Task requirements>
• 1. Decide whether each statement below agrees with the guest checkout text. For each, answer yes or no and quote the text's deciding words. (a) A successful customer journey ends with the first purchase. (b) Guest checkout is a feature that is easy to overlook. (c) Enabling guest checkout carries no costs.
• 2. From the guest checkout text, extract the passage that starts at the words "Of course, it’s" and ends after the words "are hidden costs.".

You made it this far. Your target customer became aware of your business, kept you in mind throughout the consideration stage, and now they are finally ready to follow through on a purchase. They visit your website, pick out the perfect product or service tier, and head towards checkout.
Will they pass the finish line?
Of course, it’s a metaphorical question—and a successful customer journey continues well beyond the first purchase.
But the moment of checkout is a critical one. Closing the sale and initiating the beginning of a loyal customer relationship depends on having as simple and efficient a checkout process as possible.
And while design and form best practices get a lot of the attention when it comes to creating the ideal checkout, there is one feature that’s easy to overlook or even default to without thorough consideration: the guest checkout.
Enabling guest checkout can help you increase conversions like you wouldn’t believe by making checkout more straightforward than ever, but there are hidden costs.

Given data>
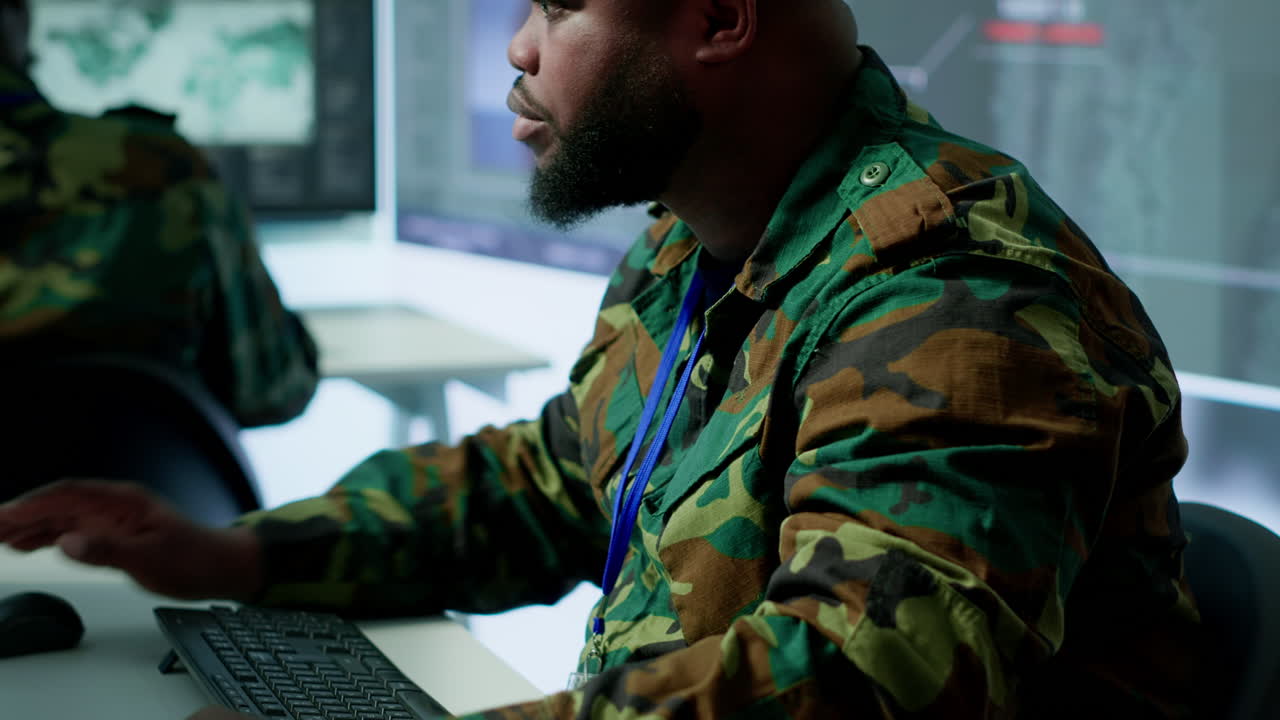 profesionales del ejército en el puesto de mando supervisan la vigilancia por satélite y en tiempo real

Answers>
• 1.
(a) No: "a successful customer journey continues well beyond the first purchase."
(b) Yes: "there is one feature that’s easy to overlook or even default to without thorough consideration: the guest checkout."
(c) No: "but there are hidden costs."

• 2.
Of course, it’s a metaphorical question—and a successful customer journey continues well beyond the first purchase.
But the moment of checkout is a critical one. Closing the sale and initiating the beginning of a loyal customer relationship depends on having as simple and efficient a checkout process as possible.
And while design and form best practices get a lot of the attention when it comes to creating the ideal checkout, there is one feature that’s easy to overlook or even default to without thorough consideration: the guest checkout.
Enabling guest checkout can help you increase conversions like you wouldn’t believe by making checkout more straightforward than ever, but there are hidden costs.